0

I would imagine this question has been asked at some point before. Unfortunately despite a reasonable amount of searching I haven't managed to find an instance of the question I'm looking for.

In summary the question is: is it better for performance to cache a bit value in a column when it's reasonably easy to do and then use that as part of the select statement when returning hundreds or thousands of records or do a join to another table and query the table for the resulting bit value?

I've got a table called client, and then an associated table called client payments linked by the clientid. When the user lists all of their clients (there are ~200,000 clients/~3000 users) I need the user to be able to see whether any of the client payments are still outstanding for each client. That's pretty easy. I currently use this when selecting the client (entity framework being used):

return query.Select(ci => new ClientSummary {
[...]
HasFuturePayments = ci.ClientPayments.Any(c=>c.PaidDate==null)
}

That's all pretty simple. And will work fine.

But I could do this in a different way. Would appreciate advice on whether the second option is better from a performance perspective?
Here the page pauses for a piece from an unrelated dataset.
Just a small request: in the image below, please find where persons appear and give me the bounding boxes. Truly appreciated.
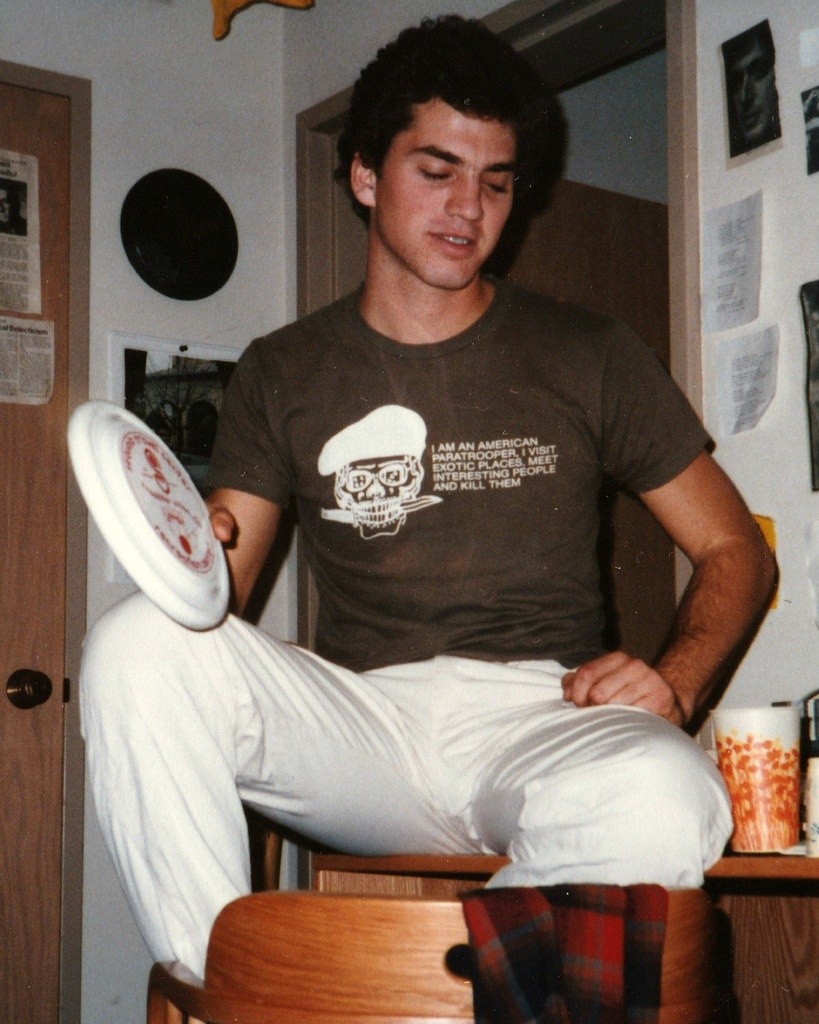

When I save the client payments I could potentially indicate in the client table that there are future payments owing by adding a bit value. So then the select would be this:

return query.Select(ci => new ClientSummary {
[...]
HasFuturePayments = ci.HasFuturePayments
}

This obviously means potentially more storage for the client. I've got 3 bit values in the client table so at the moment it's only taking up one byte. But it means that it's not having to go and query the associated client payments table in order to find out. Given that any user could have a few hundred or even thousands of clients - often returned in one go, is the performance improvement of not querying another table as part of the select worth the potential of taking up one extra bit of space in the client table (given we currently have ~200,000 and I would imagine will be over 500,000 in a couple of years)?

For me from an implementation perspective it doesn't really matter either way. I just want to provide the fastest possible database performance.

Hope this makes sense!

Thanks, Stefan

Stefan
  • 134
  • 1
  • 4
  • 13
  • 1
    My current generic comment re "better"/"best" etc: There's no such thing as "better"/"best" in engineering unless *you* define it. Also unfortunately all reasonable practical definitions require a ridiculous amount of experience with a ridiculous number of factors that interact with chaotic sensitivity to details. Make straightforward designs. When you demonstrate via measurement that a design and all alternatives you can think of have problems (whatever that means at the time), then ask a very specific question. Which should also define "better"/"best". https://meta.stackexchange.com/q/204461 – philipxy Jul 29 '18 at 07:43
  • See also [Should this information be calculated in real time or stored in a seperate database?](https://stackoverflow.com/a/24377557/3404097) & its link [Using update and insert triggers to provide a count column in other relations](https://stackoverflow.com/q/24193410/3404097) – philipxy Jul 29 '18 at 08:01
  • 1
    If you have a perormance issue you should _maybe_ consider it. If you _don't_ have a performance issue, don't consider it. – Nick.Mc Jul 29 '18 at 09:09

0 Answers0